Compared to a bar chart of top categories, the packed bar chart gains the context of the remaining categories. The main disadvantage is that the secondary bars make the chart bigger (or the primary bars shrink) and take up space that might be used for labels or annotations.
Compared to treemaps, packed bars in general have more accurate data representations (bar lengths on an axis vs. areas without any axis), but the bigger advantage is for seeing the primary categories, which get prominent labels and axis-aligned sizes. However, treemaps support nesting and true space-filling (no jagged right edge). And tiny values may be better represented in treemaps in the sense that it’s easier to see a 3x4 pixel rectangle than a 1x12 pixel bar. While the axes in packed bars bring accuracy, they do take up space, making treemaps more space-efficient.
Compared to packed bubbles (as in the original dog names bubbles chart), packed bars have more regular placement for scanning and the perceptual advantage of length over circle area for representing data values. However, as with treemaps, tiny values may be easier to make out as bubbles (a 4-pixel diameter circle vs. a 1x12 pixel bar).

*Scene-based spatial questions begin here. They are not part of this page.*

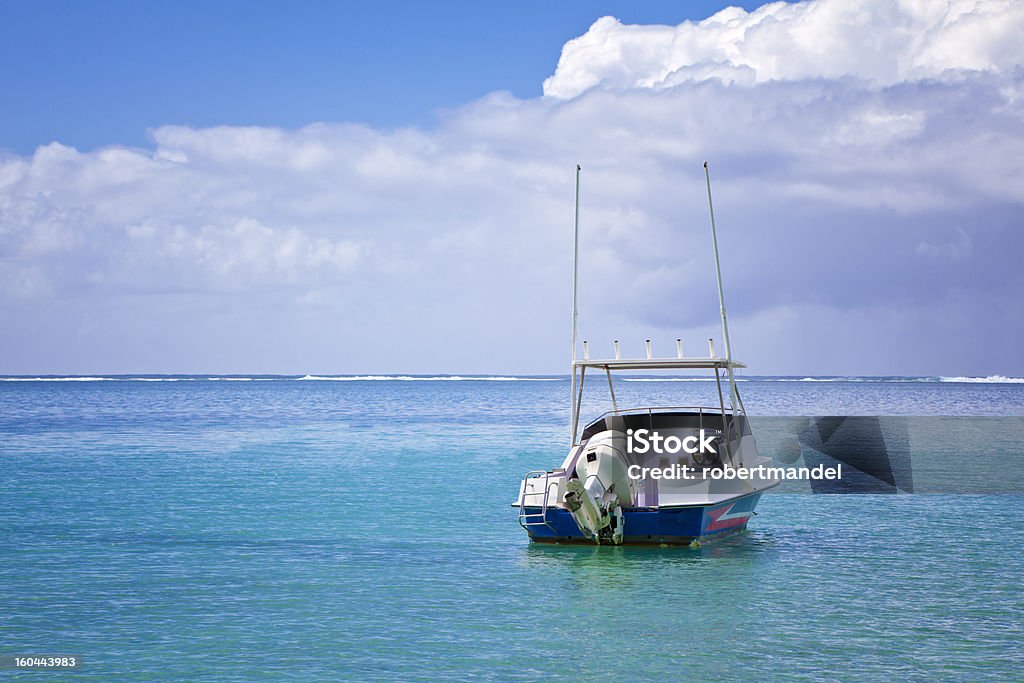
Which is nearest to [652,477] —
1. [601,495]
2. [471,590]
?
[601,495]

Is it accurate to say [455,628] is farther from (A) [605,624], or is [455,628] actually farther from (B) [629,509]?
(B) [629,509]

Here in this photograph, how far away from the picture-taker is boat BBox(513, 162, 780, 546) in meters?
21.9

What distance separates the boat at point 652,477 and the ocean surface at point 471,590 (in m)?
0.62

Compared to a one-dimensional scatterplot, packed bars add prominent, aligned labels for the primary categories and the sense of cumulative sum. A scatterplot has the advantage of using accurate positional encoding for all values and keeping the size channel available for another variable; but overstriking must be countered with jitter or dodging, which can be problematic with very skewed data.

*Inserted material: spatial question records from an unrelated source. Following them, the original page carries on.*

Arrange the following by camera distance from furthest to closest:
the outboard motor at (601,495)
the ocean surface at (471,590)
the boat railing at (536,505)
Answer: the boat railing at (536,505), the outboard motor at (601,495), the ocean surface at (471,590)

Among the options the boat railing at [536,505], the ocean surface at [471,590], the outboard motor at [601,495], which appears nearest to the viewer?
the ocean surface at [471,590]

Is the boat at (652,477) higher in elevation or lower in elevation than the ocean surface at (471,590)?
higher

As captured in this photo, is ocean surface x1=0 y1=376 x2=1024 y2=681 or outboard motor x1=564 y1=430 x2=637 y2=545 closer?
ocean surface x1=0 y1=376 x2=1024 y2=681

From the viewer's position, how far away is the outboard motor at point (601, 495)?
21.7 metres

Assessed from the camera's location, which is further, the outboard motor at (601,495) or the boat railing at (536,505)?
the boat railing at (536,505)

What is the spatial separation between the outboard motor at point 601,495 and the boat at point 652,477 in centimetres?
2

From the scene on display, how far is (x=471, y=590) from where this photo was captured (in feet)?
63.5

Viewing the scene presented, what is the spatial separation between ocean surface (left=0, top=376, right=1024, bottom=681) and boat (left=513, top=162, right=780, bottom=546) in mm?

Compared to wrapped bars, which reorganize the bars into multiple columns, packed bars are more space efficient, which helps support more categories (1,000s instead of 100s), and packed bars add a sense of total area. Wrapped bars support more accurate reading of the “secondary” bar values since their bases are aligned, and wrapped bars should have a lower learning curve since they look more like regular bar charts.
The chief criticism of packed bars is the resemblance to stacked bars, which leads one to believe that the bars in each row are related to each other. I made the gaps between stacks smaller than typical for a stacked bar chart in an attempt to reduce that potential confusion, but I'm not sure it can be eliminated. I hope the advantages outweigh that hurdle.

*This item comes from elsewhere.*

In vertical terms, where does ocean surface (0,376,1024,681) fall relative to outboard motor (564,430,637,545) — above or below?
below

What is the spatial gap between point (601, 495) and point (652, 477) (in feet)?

Other drawbacks are largely trade-offs that might be addressed by choices in the options listed above. For instance, if the random grays seem too distracting, the secondary bars can be colored in some other way or merged together as an intentional simplification.
This next picture is not for you; it's for those who skimmed the post looking only at the pictures.
Try it in JMP
Though this effort is still experimental, I have attached a JSL script for creating the simplest variation of a packed bar chart in JMP. It works by first applying the packing logic to the data, creating synthetic row number and color variables. Then it creates a regular stacked bar chart in Graph Builder with the coloring and arrangement of a packed bar chart.
What do you think?
I think packed bars can be useful for certain types of data, but I realize I'm too involved to be objective. So I'm looking for feedback on all aspects of this effort: layout, terminology, labeling, colors, etc. And please let me know if you have data that might benefit from this display – I can try it out for you using my prototype. I've been tweeting more examples; if you're interested, check out dog names by gender and product injury counts. If you want to try creating packed bar charts on other charting platforms, that's great, too.
Thanks for taking a look!
Updates August 2017: In addition to the attached JMP script, there is now an Excel add-in and a d3.js script for making packed bar charts. They can be found at the packedbars github area. The add-in was done through a collaboration with Excel dataviz expert, Jon Peltier. A packed bars poster has been accepted for the IEEE VIS conference in October. The poster submission required a 25-second preview video; an animated GIF version with captions instead of audio is attached.